Rename "camera" to "viewer" everywhere in the entries below, and reproduce everything else unchanged.

EXERCISE DATA:
════

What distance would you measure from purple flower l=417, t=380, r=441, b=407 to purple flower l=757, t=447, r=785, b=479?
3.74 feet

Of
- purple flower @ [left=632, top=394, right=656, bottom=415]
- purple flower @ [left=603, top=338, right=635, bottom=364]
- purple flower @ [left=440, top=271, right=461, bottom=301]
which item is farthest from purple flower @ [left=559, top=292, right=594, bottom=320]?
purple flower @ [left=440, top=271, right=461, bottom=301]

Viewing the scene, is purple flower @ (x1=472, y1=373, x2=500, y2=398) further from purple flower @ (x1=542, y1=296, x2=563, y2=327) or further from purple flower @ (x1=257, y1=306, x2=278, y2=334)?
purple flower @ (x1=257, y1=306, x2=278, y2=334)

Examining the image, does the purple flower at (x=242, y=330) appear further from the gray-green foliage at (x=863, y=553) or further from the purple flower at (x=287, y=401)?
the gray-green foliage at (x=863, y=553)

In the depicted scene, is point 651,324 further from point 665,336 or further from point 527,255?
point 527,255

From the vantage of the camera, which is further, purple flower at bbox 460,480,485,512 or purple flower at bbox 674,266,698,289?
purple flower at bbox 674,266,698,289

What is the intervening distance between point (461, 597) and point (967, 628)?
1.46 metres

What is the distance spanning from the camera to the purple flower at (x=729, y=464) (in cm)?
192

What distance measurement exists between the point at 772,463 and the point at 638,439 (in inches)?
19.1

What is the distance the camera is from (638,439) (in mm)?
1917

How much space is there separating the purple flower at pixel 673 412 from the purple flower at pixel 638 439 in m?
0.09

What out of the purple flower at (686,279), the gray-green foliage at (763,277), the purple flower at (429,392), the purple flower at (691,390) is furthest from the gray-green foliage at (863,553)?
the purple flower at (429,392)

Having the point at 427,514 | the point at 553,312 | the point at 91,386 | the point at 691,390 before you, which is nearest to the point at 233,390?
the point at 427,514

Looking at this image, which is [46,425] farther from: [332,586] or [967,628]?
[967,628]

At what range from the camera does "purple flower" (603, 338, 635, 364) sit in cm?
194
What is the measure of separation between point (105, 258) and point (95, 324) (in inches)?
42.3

════

RESPONSE TO THIS EXERCISE:
What distance would you measure from purple flower l=417, t=380, r=441, b=407 to purple flower l=757, t=447, r=785, b=479?
3.74 feet

Of
- purple flower @ [left=632, top=394, right=656, bottom=415]
- purple flower @ [left=603, top=338, right=635, bottom=364]
- purple flower @ [left=440, top=271, right=461, bottom=301]
which item is farthest from purple flower @ [left=559, top=292, right=594, bottom=320]?
purple flower @ [left=440, top=271, right=461, bottom=301]

Viewing the scene, is purple flower @ (x1=472, y1=373, x2=500, y2=398) further from purple flower @ (x1=542, y1=296, x2=563, y2=327) or further from purple flower @ (x1=257, y1=306, x2=278, y2=334)?
purple flower @ (x1=257, y1=306, x2=278, y2=334)

Examining the image, does the purple flower at (x=242, y=330) appear further from the gray-green foliage at (x=863, y=553) or further from the purple flower at (x=287, y=401)?
the gray-green foliage at (x=863, y=553)

In the depicted scene, is point 651,324 further from point 665,336 or further from point 527,255?
point 527,255

From the vantage of the viewer, which is further, purple flower at bbox 460,480,485,512 or purple flower at bbox 674,266,698,289?
purple flower at bbox 674,266,698,289

What is the intervening distance between point (461, 597) and point (967, 628)?
1.46 metres

What is the distance spanning from the viewer to the purple flower at (x=729, y=464) (in cm)?
192

What distance measurement exists between the point at 772,463 and the point at 638,439 (in inches)?
19.1

What is the distance the viewer is from (638,439) (in mm)?
1917

How much space is there separating the purple flower at pixel 673 412 from the purple flower at pixel 638 439 in m?
0.09

What out of the purple flower at (686,279), the gray-green foliage at (763,277), the purple flower at (429,392), the purple flower at (691,390) is furthest from the gray-green foliage at (863,553)?
the purple flower at (429,392)

Having the point at 427,514 | the point at 553,312 | the point at 91,386 | the point at 691,390 before you, which is nearest to the point at 233,390?
the point at 427,514

Looking at this image, which is [46,425] farther from: [332,586] or [967,628]?
[967,628]

At what range from the viewer does "purple flower" (603, 338, 635, 364) sit in cm?
194
What is the measure of separation between point (105, 258) and point (95, 324) (in inches)?
42.3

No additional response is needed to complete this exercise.